A Santiago Eraso, director de Madrid Destino, la sociedad anónima que gestiona algunos de los centros emblemáticos del Ayuntamiento que dirige Manuela Carmena, le obsesiona cómo crear un territorio común entre la administración y la iniciativa privada para hacer más ágil y participativa la cultura. Esa preocupación por propiciar modelos de "agenciamiento" y "corresponsabilidad social" la comparte con su homóloga en el Ayuntamiento sevillano, la directora general de Cultura Isabel Ojeda. Su experiencia y la de otros responsables de distintas urbes españolas, como Zaragoza, Barcelona o La Coruña, se sumaron al caudal de ideas y propuestas para transformar las políticas culturales de la capital andaluza que, desde el lunes, han debatido más de 150 profesionales en el antiguo convento de Santa Clara.

Convocados por el Instituto de Cultura y Artes de Sevilla (ICAS) para repensar públicamente estas cuestiones por primera vez en 11 años, según recordó ayer en la clausura el delegado de Hábitat Urbano, Turismo y Cultura, Antonio Muñoz, los participantes aportaron "ingredientes" para el futuro cultural sevillano a partir de un documento que fue la base del debate. "Estas sesiones de trabajo no han partido de cero. Desde que arrancó el mandato se han realizado más de 150 reuniones con trabajadores y con el sector para preparar el documento que ha servido como punto de partida de las jornadas", explicó Muñoz.

El eje de las mismas fue el trabajo en grupos, que se desarrolló en cinco mesas donde se abordaron ideas y experiencias en torno a la distribución de los recursos económicos (subvenciones y convocatorias), las buenas prácticas (transparencia y corresponsabilidad social), la gestión de los futuros espacios culturales de Sevilla (Artillería y Factoría Cultural), la mediación (o cómo participar en el ámbito de la cultura) y la creación de marca (cómo visibilizar al sector cultural de Sevilla).

Entre las preocupaciones compartidas por las cinco mesas, según sintetizaba a este medio Pedro Jiménez, de Zemos98, figuraban cómo mejorar la comunicación con la administración, cómo gestionar las relaciones económicas con el ICAS -desde redefinir los modelos de contrato y subvención hasta repensar los convenios (que podrían ser plurianuales) y los pagos- y cómo lograr que el diálogo con la administración siga fluyendo y se ponga en valor lo discutido en este foro. Zemos98 ha sido el colectivo encargado de dinamizar las jornadas a instancias del Ayuntamiento. En reconocimiento a su trayectoria en el ámbito de las políticas culturales, también formó parte del grupo motor del documento base, cuyas líneas serán ahora enriquecidas con las conclusiones de las cinco mesas de debate.
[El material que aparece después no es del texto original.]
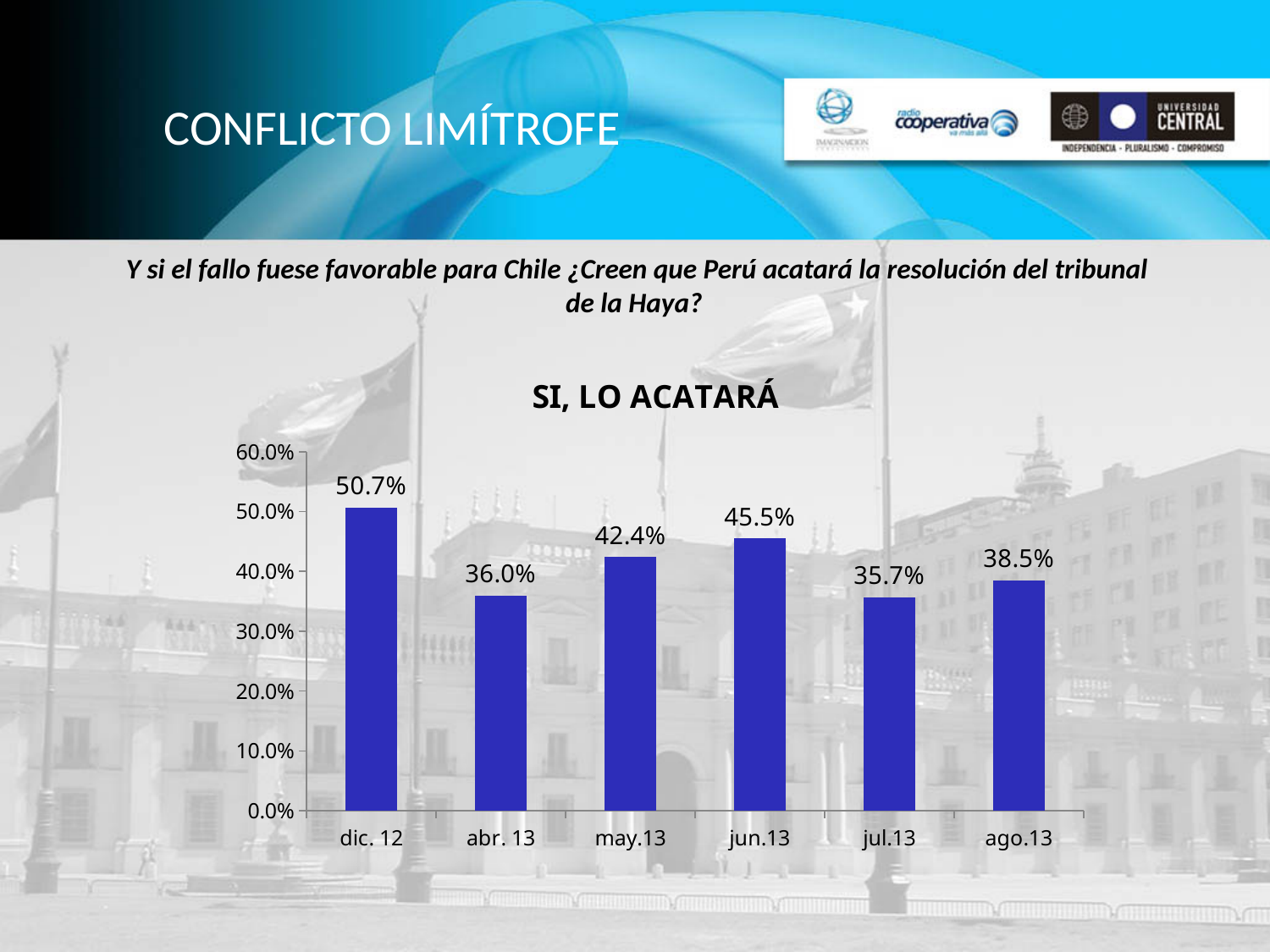
What is the value for jul.13? 35.7% What is the difference between the values for jun.13 and may.13? 3.1% What is the difference between the values for dic. 12 and abr. 13? 14.7% How many months are shown on the x axis? 6 What kind of chart is shown on the slide? bar chart Which month has the highest value? dic. 12 Which is larger, the value for may.13 or the value for ago.13? may.13 Which month has the lowest value? jul.13 Is the value for jun.13 greater or less than 40.0%? greater What is the value for dic. 12? 50.7% What is the title of the chart? SI, LO ACATARÁ What is the value for ago.13? 38.5%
Todas esas propuestas marcarán la senda del futuro plan director para la cultura en Sevilla que, según recalcó Isabel Ojeda, nace "con algunos objetivos claros, como garantizar el acceso a la cultura como bien común, apoyar al tejido cultural poniendo el énfasis en la formación y los procesos en lugar de en la exhibición y los resultados, crear una marca cultural de Sevilla, rediseñar la gestión del ICAS y poner en marcha un modelo descentralizado".
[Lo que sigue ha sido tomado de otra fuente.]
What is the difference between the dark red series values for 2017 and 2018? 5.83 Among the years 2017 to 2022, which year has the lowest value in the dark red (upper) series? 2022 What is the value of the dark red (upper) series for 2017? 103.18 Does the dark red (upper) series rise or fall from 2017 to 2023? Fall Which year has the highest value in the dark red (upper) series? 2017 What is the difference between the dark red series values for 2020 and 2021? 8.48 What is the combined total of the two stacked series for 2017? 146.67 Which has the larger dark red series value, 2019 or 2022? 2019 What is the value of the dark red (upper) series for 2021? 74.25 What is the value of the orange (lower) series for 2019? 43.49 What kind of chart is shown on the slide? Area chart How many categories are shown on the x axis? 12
Para ello, el documento base plantea tres niveles de diálogo: uno interno entre el propio personal del ICAS (desde técnicos a directivos y departamentos administrativos), otro externo (creadores y gestores culturales de la ciudad junto a profesionales de otros sectores urbanos) y un tercer nivel de diálogo que englobaría, en el futuro, al resto de instituciones públicas que operan en la ciudad.